Pasadas las diez de la noche, diez horas después, regresó la luz a Madrid. El peor apagón en la historia de Europa en paz, dicen en los noticieros que acaban de entrar al aire, pero nadie puede explicar las causas. Una hora antes, todavía con algo de luz de sol, la escasa información salía de autos estacionados que subían el volumen de sus radios, nos congregábamos como en una fogata y escuchábamos los reportes incompletos y decepcionantes.
Se cayeron las conexiones, no había internet y casi nadie conseguía sacar una llamada por la telefonía. Esta ciudad tan bonita, organizada, funcional y limpia (aunque, el colmo, apenas en la madrugada concluyó una huelga de recolectores de basura, por lo que el Madrid orgullosamente limpio era un basurero monumental), fue un desastre, literal. Shit happens.
A la medianoche, mucha gente atorada dormía como podía afuera de las estaciones de trenes. Cerraron las tiendas, no se conseguía comida ni agua, etcétera, nada que las crónicas de desastres y guerras no hayan contado tantas veces.

# # # #

# Instrucciones:
¿Puedes continuar la crónica sobre el apagón en Madrid a partir de su última oración?

# Datos de entrada:
# # # #

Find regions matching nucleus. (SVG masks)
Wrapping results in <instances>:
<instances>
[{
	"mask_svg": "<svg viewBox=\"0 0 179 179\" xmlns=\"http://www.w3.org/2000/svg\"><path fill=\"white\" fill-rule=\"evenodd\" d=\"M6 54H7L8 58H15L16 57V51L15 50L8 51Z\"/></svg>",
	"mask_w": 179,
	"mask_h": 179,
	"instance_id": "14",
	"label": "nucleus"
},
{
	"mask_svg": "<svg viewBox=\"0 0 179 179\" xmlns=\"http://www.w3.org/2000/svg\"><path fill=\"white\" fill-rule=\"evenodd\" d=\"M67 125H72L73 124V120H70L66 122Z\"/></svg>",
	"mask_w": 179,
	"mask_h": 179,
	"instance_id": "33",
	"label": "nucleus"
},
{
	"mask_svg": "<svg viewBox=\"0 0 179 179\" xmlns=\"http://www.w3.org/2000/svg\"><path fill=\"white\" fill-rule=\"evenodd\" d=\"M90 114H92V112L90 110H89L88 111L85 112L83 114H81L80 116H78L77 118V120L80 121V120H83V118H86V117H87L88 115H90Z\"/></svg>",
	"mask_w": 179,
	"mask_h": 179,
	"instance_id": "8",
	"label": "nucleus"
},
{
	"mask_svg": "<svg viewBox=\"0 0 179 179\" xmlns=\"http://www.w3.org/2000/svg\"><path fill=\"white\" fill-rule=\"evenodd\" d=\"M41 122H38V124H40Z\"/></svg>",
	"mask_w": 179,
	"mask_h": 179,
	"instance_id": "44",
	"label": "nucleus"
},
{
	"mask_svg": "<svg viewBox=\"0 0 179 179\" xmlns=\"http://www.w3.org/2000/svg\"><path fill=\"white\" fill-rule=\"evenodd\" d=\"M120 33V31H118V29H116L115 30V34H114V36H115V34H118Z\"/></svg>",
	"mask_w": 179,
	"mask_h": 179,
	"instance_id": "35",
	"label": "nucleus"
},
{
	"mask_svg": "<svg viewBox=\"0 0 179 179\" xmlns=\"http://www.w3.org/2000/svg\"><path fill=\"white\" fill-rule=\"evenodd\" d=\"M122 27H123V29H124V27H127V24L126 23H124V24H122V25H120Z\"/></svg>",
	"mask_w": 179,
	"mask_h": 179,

# # # #

# Resultado:
La diferencia es que eso no tendría que haber ocurrido aquí y ahora, pero ocurrió. ¿Cómo fue posible eso en una de las joyas de Europa? Me sorprendió que la gente no perdiera el buen ánimo, parecería que un toque de padecimiento colectivo les sentó bien.
El presidente del gobierno español y la presidenta de la Comunidad de Madrid, adversarios intransigentes, comenzaron hacia la medianoche los autoelogios individualizados en entrevistas y conferencias de prensa: se suspendieron pocos vuelos, no faltó el agua, funcionaron los hospitales, no hubo saqueos ni apuñalados, nadie murió. Un lunes en el primer mundo.